WHAT IS REQUIRED >> Nothing in the copy should be a picture; everything else in the listing is to be restated exactly.

(RECORDS FOR THIS EXERCISE Opens)

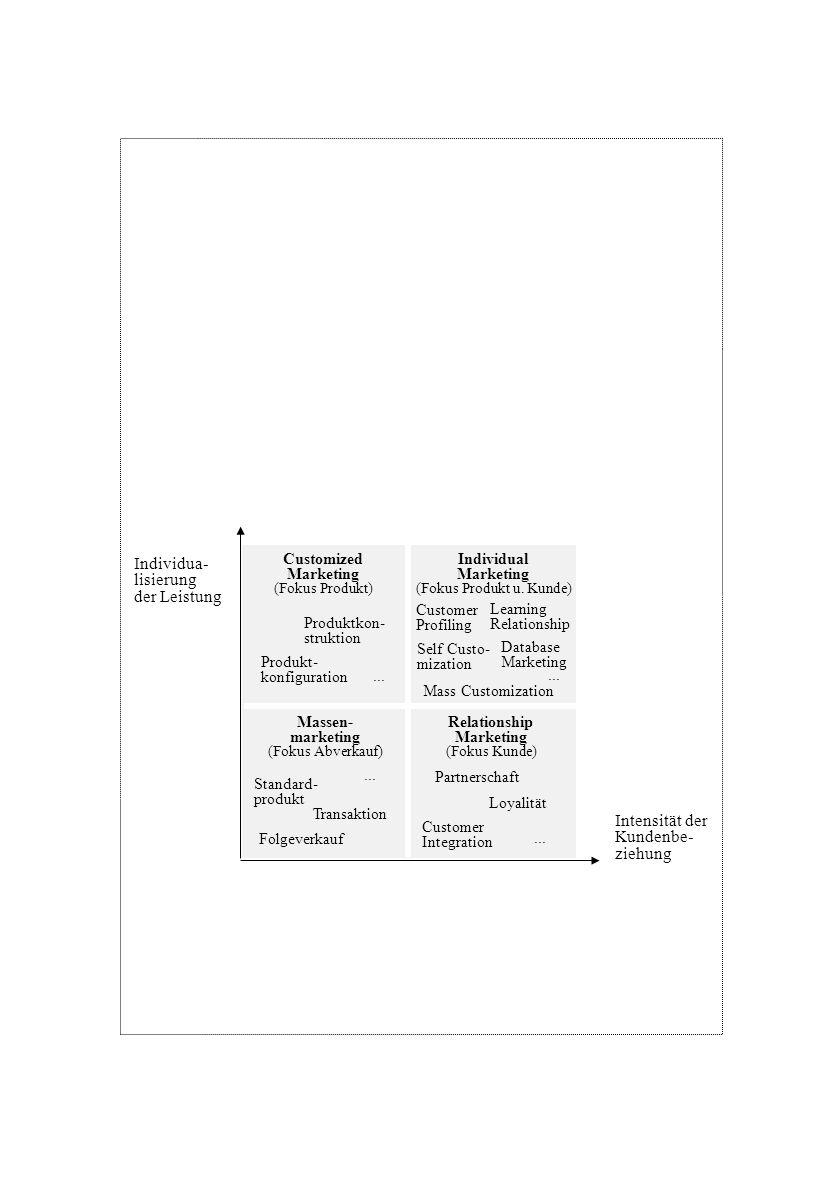 Individual Marketing (Fokus Produkt u. Kunde) Customized Marketing (Fokus Produkt) Massen- marketing (Fokus Abverkauf) Relationship Marketing (Fokus K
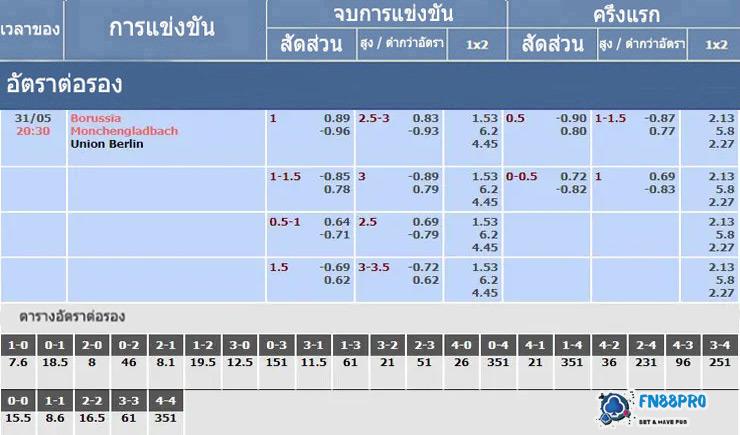 ตารางอัตราต่อรองสำหรับ มึนเชนกลัดบัค vs ยูเนี่ยนเบอร์ลิน 31/05/2020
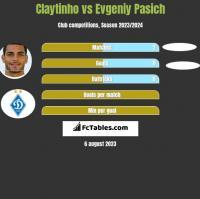 Claytinho vs Evgeniy Pasich h2h player stats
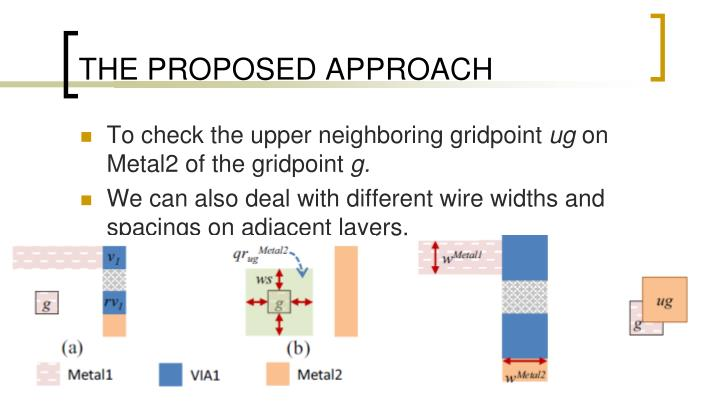 THE PROPOSED APPROACH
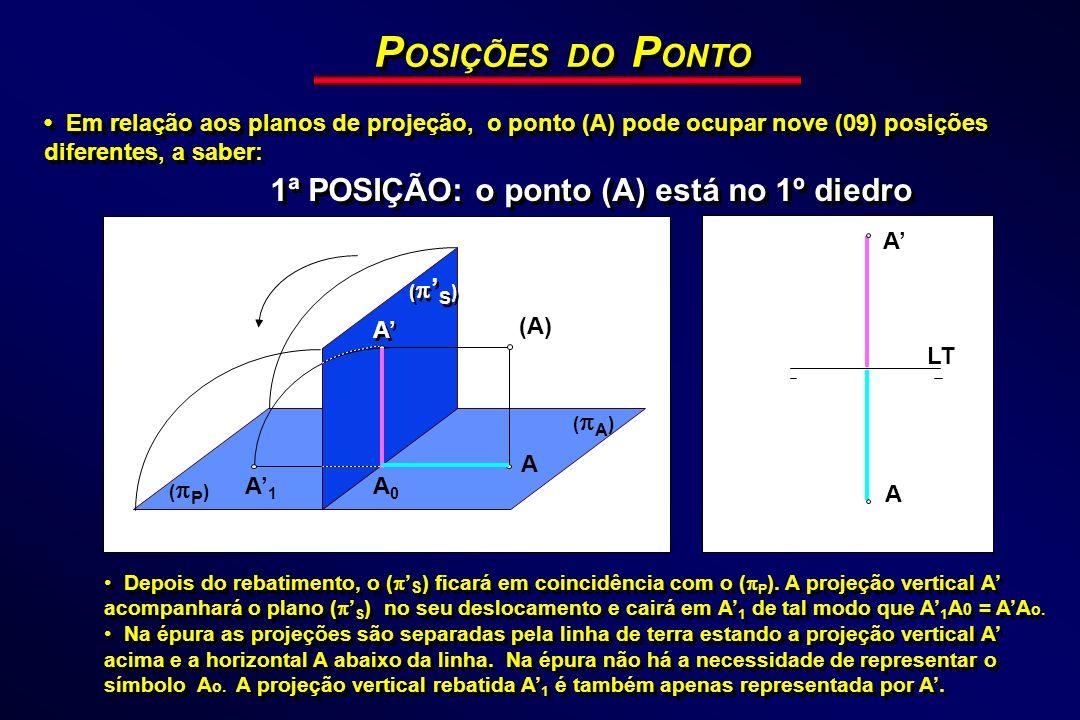 POSIÇÕES DO PONTO 1ª POSIÇÃO: o ponto (A) está no 1º diedro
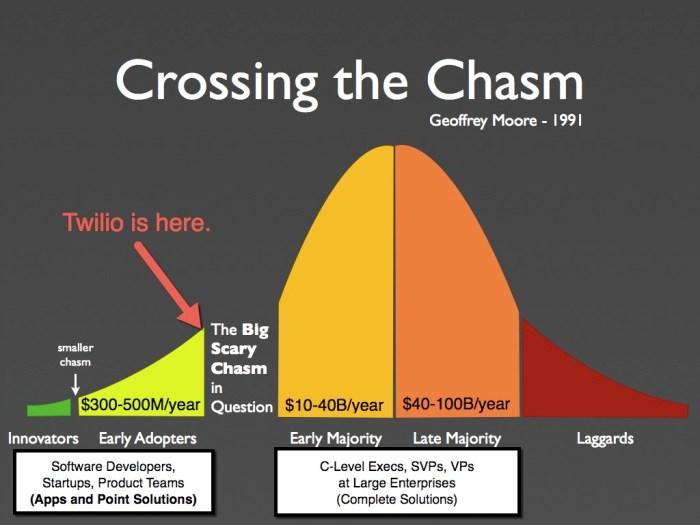 twilio-chasm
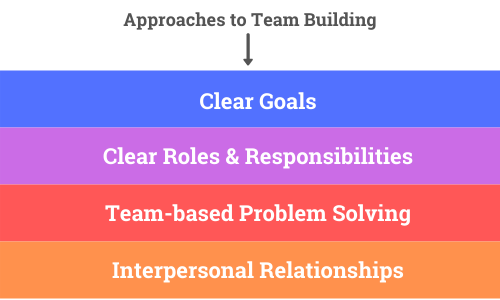 team building approach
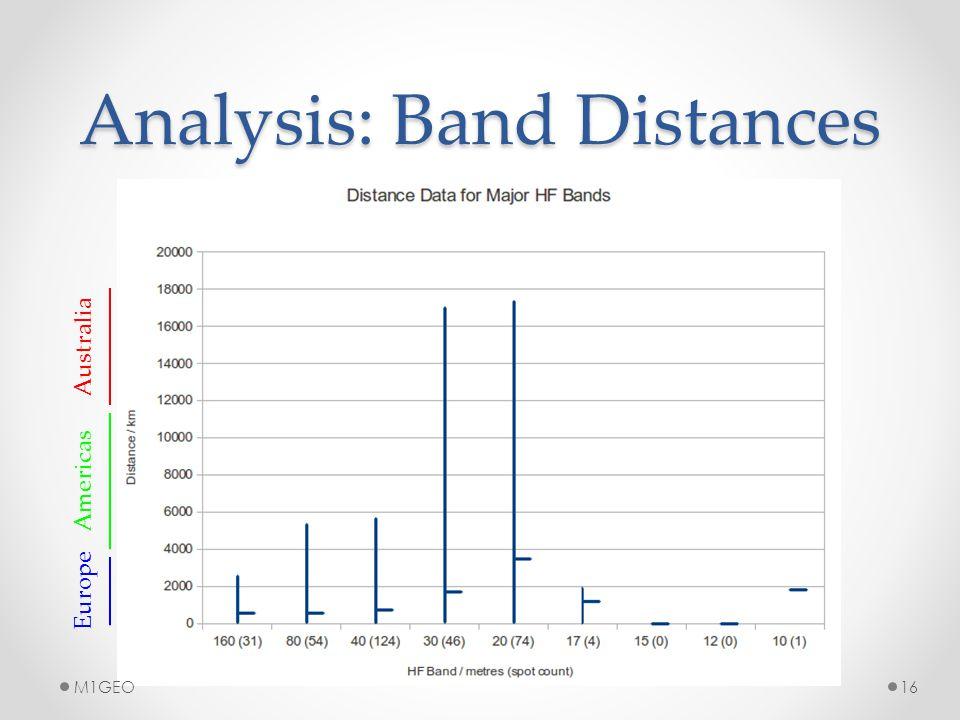 Analysis: Band Distances Europe Americas Australia 16M1GEO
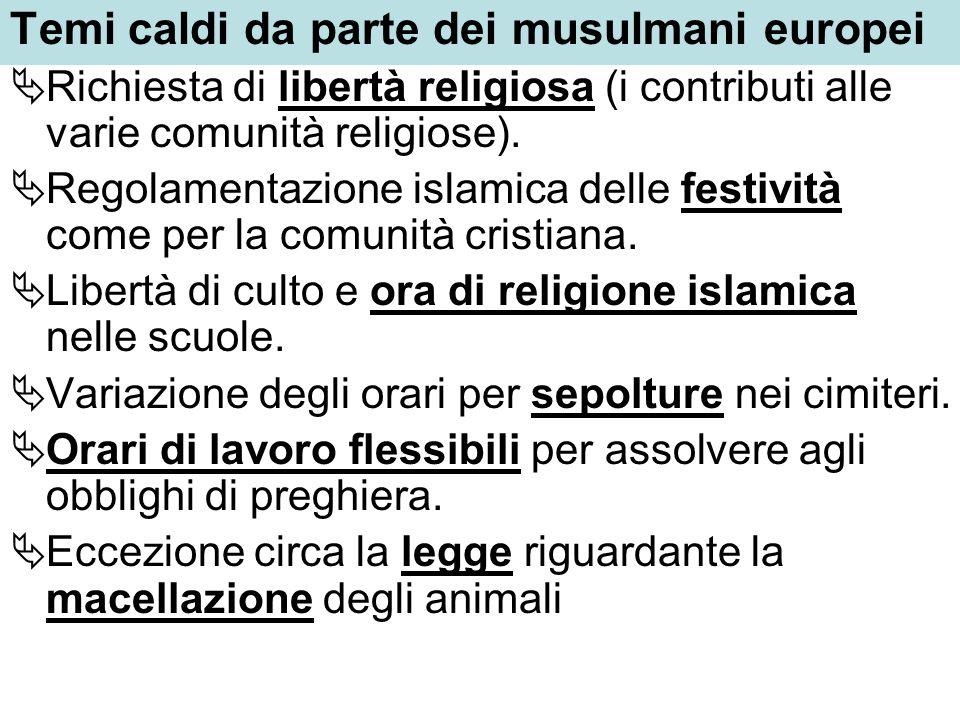 Temi caldi da parte dei musulmani europei Richiesta di libertà religiosa (i contributi alle varie comunità religiose). Regolamentazione islamica delle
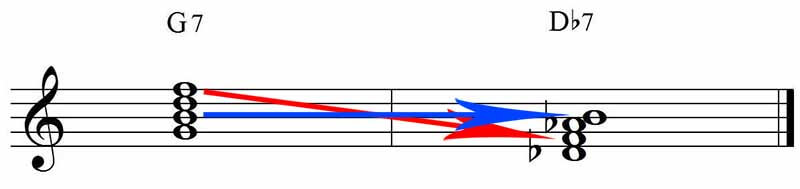 Tritone substitution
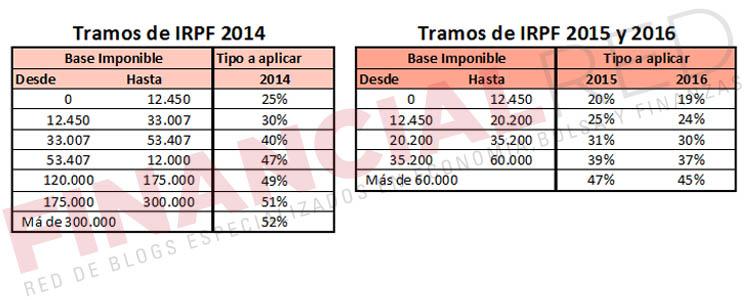 Tramos de IRPF 2014 frente a 2015 y 2016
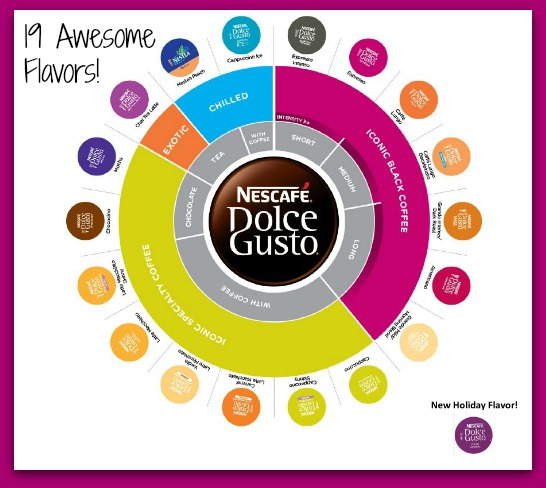Dolce Gusto Flavors.jpg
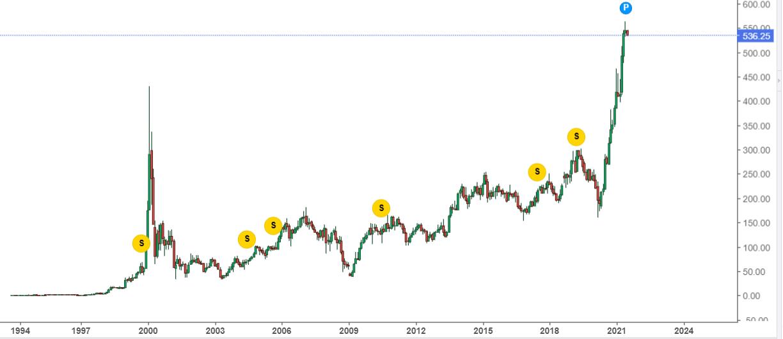 How To Invest In The Stock Market Marathi। शेअर मार्केटमधून पैसे कसे कमवायचे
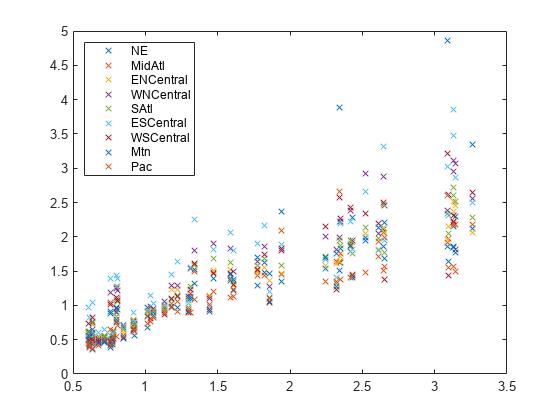 Multivariate linear regression matlab mvregress varnames2end 1 plotxyx legendregionslocationnorthwest ccuart Image collections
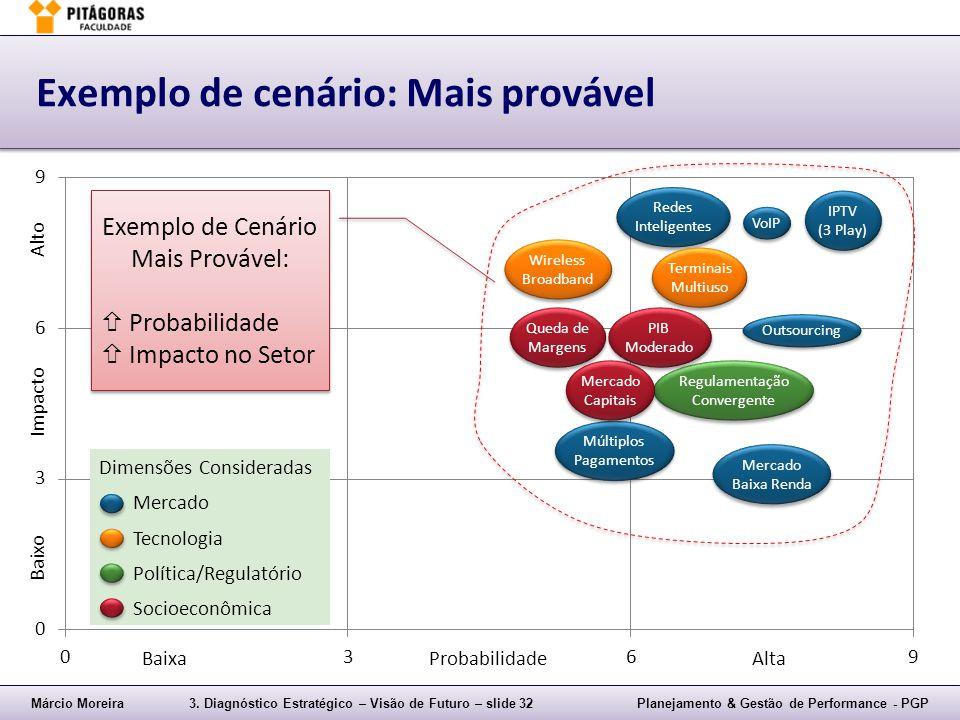 Márcio Moreira3. Diagnóstico Estratégico – Visão de Futuro – slide 32Planejamento & Gestão de Performance - PGP Exemplo de cenário: Mais provável IPTV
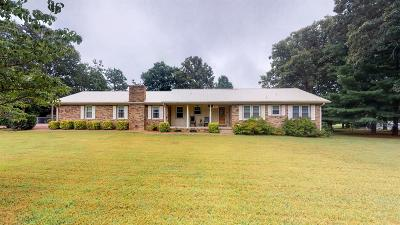 Dickson Single Family Home For Sale: 206 Druid Hills Dr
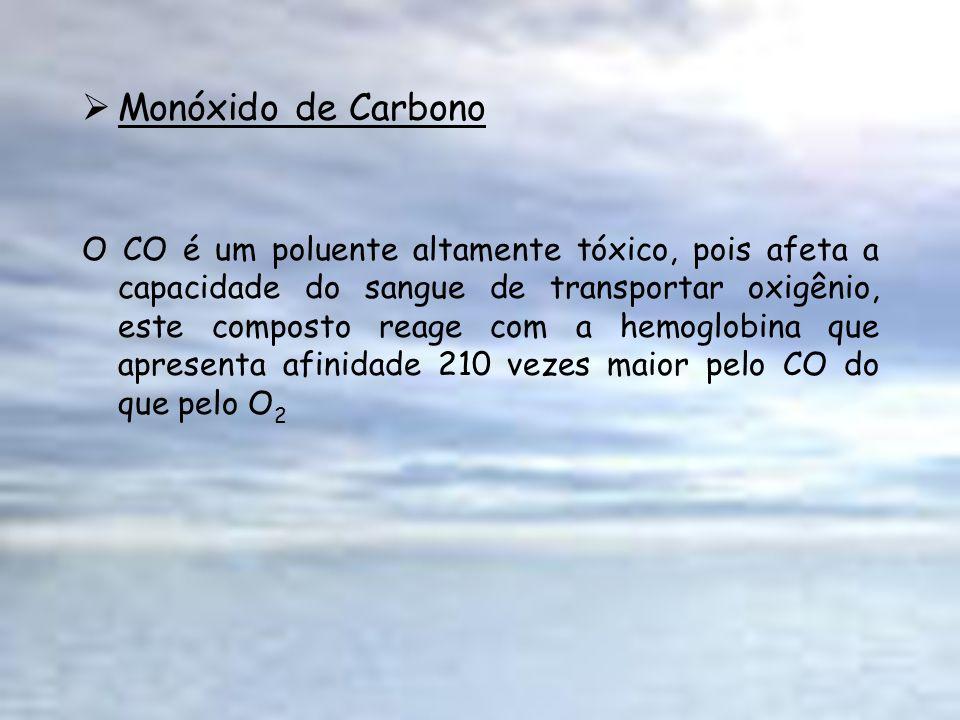 Monóxido de Carbono O CO é um poluente altamente tóxico, pois afeta a capacidade do sangue de transportar oxigênio, este composto reage com a hemoglob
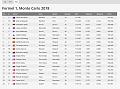 Klicke auf die Grafik für eine größere Ansicht  Name:180524 Monaco - FP2.png Hits:0 Größe:65,0 KB ID:254368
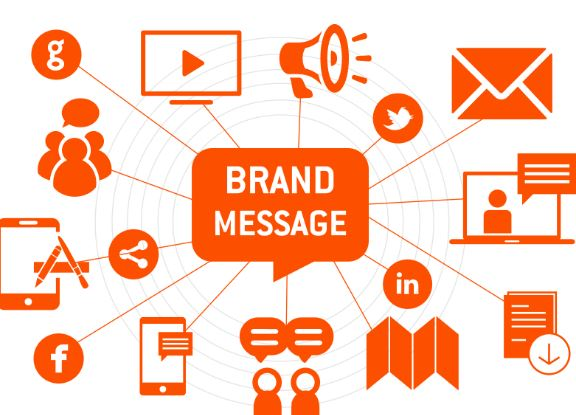 Integrated Marketing for Business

(RECORDS FOR THIS EXERCISE Closes)

OUTPUT BELOW >>
 Individual Marketing (Fokus Produkt u. Kunde) Customized Marketing (Fokus Produkt) Massen- marketing (Fokus Abverkauf) Relationship Marketing (Fokus K
 ตารางอัตราต่อรองสำหรับ มึนเชนกลัดบัค vs ยูเนี่ยนเบอร์ลิน 31/05/2020
 Claytinho vs Evgeniy Pasich h2h player stats
 THE PROPOSED APPROACH
 POSIÇÕES DO PONTO 1ª POSIÇÃO: o ponto (A) está no 1º diedro
 twilio-chasm
 team building approach
 Analysis: Band Distances Europe Americas Australia 16M1GEO
 Temi caldi da parte dei musulmani europei Richiesta di libertà religiosa (i contributi alle varie comunità religiose). Regolamentazione islamica delle
 Tritone substitution
 Tramos de IRPF 2014 frente a 2015 y 2016
Dolce Gusto Flavors.jpg
 How To Invest In The Stock Market Marathi। शेअर मार्केटमधून पैसे कसे कमवायचे
 Multivariate linear regression matlab mvregress varnames2end 1 plotxyx legendregionslocationnorthwest ccuart Image collections
 Márcio Moreira3. Diagnóstico Estratégico – Visão de Futuro – slide 32Planejamento & Gestão de Performance - PGP Exemplo de cenário: Mais provável IPTV
 Dickson Single Family Home For Sale: 206 Druid Hills Dr
 Monóxido de Carbono O CO é um poluente altamente tóxico, pois afeta a capacidade do sangue de transportar oxigênio, este composto reage com a hemoglob
 Klicke auf die Grafik für eine größere Ansicht  Name:180524 Monaco - FP2.png Hits:0 Größe:65,0 KB ID:254368
 Integrated Marketing for Business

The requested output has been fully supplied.